=== SELECTED TEXT ===
Monday, October 20, 2008

Tired, so tired

If at no other place in the Gospel, I know that Jesus gets me when he said, "Come to me, all you that are weary and are carrying heavy burdens, and I will give you rest. Take my yoke upon you, and learn from me; for I am gentle and humble in heart, and you will find rest for your souls. For my yoke is easy and my burden is light." (Matthew 11:28-30 NRSV).
Now as a pastor rest is not something that I do well. I am a victim of my own ego, which leads me to believe that the congregation I serve cannot function without me. While I do make a valuable contribution to the congregation, I know (or at least I should) that the congregation can not only function but do just fine without me.
This leads to the question: If the congregation can function without me, why do I work as if I am essential? Why do I not take time off to recharge?
Jesus valued rest. He consistently made time to pray and rest; indeed the quotation above is in the context of a prayer. If Jesus valued rest and modeled it himself, why do I consistently overwork myself?
I recently attended a Spiritual Friends retreat sponsored by Asbury Seminary (nice folks). The whole point of the retreat was to give me time to ask and answer those questions about rest. I am deeply thankful for that time and the rest I received sitting on the beach in Florida. What a joy to rest in the Lord.
I am glad I have had the opportunity to ask these questions and to face the reality that it is Jesus' church and I am just serving him through my work AND my rest.

Tuesday, October 7, 2008

Coincidence

Last Thursday I had a good conversation with a friend of mine, Andrew, who is a pastor. We discussed an issue in his church and I was more than impressed (as usual) with the faithfulness and wisdom of my friend. As our conversation was drawing to a close we, without good reason, we began to talk about being confronted with issues and people we find challenging. We talked about this in the context of our congregations, wondering what our congregations would do if confronted with people that were radically different from themselves. As we were signing off, I encouraged Andrew with Mordecai's words from the book of Esther, "And who knows but that you have [been placed here] for such a time as this?" (Esther 4:14b). We then said our good-byes.
After I hung up the phone I took a trip to the local hardware store to pick up some light bulbs (and the latest small town news). As I was chatting with the hardware store folks I received a cryptic phone call from the Church Administrator saying, "You have a visitor waiting outside for you." I said good-bye and walked back to the church quickly wondering what appointment I had forgotten that morning.
As I walked into my office the Administrator greeted me, then walked past me to open the exterior door and invite a man into my office. The man refused to enter, but motioned for me to come outside. I went outside and quickly realized that 1. this man had not had a shower in probably a week; 2. he carried his possessions in a black garbage bag; and 3. he needed help in many ways. My immediate reaction was to withdraw and grow defensive and send the man away, but thankfully I dismissed that attitude and instead listened to the man (here I must thank the good folks in the chaplain's office of Trenton Psychiatric Hospital who trained and taught me to be a good listener).
=== DATA EXTRACT ===
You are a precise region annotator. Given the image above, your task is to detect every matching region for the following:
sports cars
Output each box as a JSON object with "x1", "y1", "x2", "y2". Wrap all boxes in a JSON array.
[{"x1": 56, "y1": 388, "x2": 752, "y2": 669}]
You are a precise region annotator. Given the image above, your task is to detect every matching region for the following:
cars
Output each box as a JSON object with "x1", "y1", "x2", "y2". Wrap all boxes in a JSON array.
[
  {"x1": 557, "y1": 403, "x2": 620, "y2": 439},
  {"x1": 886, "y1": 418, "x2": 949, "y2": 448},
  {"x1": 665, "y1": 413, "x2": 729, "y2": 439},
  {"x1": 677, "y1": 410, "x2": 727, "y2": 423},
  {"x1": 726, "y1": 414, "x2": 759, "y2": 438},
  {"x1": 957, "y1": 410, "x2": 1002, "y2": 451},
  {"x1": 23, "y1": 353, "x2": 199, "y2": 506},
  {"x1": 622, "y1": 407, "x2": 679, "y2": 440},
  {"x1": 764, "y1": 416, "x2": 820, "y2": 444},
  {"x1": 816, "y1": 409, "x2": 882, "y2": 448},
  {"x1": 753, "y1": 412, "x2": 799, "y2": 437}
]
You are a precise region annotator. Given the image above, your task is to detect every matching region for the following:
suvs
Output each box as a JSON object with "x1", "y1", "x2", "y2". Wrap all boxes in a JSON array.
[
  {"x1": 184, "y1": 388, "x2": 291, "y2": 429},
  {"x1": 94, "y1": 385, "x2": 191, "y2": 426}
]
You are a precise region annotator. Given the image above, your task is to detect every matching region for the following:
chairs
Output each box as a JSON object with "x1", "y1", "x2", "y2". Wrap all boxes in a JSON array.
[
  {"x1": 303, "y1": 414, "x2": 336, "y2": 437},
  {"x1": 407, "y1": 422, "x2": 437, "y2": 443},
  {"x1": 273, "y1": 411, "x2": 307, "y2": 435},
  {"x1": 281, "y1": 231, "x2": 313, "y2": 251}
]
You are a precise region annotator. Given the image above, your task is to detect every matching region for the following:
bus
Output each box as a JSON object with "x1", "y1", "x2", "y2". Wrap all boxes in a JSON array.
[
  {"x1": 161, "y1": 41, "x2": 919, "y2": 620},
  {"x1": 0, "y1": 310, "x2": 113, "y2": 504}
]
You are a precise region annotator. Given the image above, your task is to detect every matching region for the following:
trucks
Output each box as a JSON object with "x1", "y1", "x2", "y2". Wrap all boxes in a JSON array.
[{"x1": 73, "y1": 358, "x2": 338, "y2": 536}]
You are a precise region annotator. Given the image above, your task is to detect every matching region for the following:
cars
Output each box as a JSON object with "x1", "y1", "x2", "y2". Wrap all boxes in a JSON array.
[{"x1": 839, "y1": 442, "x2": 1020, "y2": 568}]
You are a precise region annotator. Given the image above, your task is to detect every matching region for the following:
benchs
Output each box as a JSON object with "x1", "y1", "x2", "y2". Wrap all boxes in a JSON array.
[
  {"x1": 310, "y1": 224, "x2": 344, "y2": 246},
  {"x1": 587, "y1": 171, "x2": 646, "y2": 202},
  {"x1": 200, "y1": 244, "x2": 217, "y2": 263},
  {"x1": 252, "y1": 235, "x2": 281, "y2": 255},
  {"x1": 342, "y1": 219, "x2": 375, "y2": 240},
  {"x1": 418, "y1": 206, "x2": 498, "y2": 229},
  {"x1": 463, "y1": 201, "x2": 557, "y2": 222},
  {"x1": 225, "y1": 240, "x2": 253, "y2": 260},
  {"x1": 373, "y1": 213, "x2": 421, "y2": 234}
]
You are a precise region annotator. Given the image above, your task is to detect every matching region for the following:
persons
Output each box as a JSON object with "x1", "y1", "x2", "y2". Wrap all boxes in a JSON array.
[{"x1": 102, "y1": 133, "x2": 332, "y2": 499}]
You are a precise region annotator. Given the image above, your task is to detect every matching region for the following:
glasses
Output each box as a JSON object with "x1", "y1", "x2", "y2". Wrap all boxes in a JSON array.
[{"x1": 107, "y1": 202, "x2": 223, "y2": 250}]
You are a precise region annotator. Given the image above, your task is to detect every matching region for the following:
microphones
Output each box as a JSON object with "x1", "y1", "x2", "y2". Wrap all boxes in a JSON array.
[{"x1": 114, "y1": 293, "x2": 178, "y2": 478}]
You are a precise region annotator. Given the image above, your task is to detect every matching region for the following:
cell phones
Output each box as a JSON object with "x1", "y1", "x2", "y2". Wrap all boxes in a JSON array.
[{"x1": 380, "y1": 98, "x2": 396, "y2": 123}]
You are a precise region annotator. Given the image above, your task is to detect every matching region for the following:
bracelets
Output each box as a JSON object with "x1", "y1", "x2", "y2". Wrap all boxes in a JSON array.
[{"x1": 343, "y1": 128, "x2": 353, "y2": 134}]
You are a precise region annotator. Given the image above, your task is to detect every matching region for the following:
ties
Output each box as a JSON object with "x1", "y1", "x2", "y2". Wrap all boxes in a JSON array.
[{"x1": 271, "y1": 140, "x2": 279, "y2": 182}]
===
◆ WORK ORDER A
According to the blog posts, why does the writer thank the chaplain's office of Trenton Psychiatric Hospital?
◆ WORK ORDER B
Answer these questions using the blog posts:
(i) Which Bible passage is quoted about coming to Jesus for rest?
(ii) Who sponsored the Spiritual Friends retreat that the writer attended?
(iii) What did the writer go to the hardware store to pick up?

◆ ANSWER SECTION A
The people in that office trained the writer and taught the writer to be a good listener. That skill let the writer listen to the man outside the church instead of sending him away.

◆ ANSWER SECTION B
(i) Matthew 11:28-30 (NRSV).
(ii) Asbury Seminary.
(iii) Light bulbs.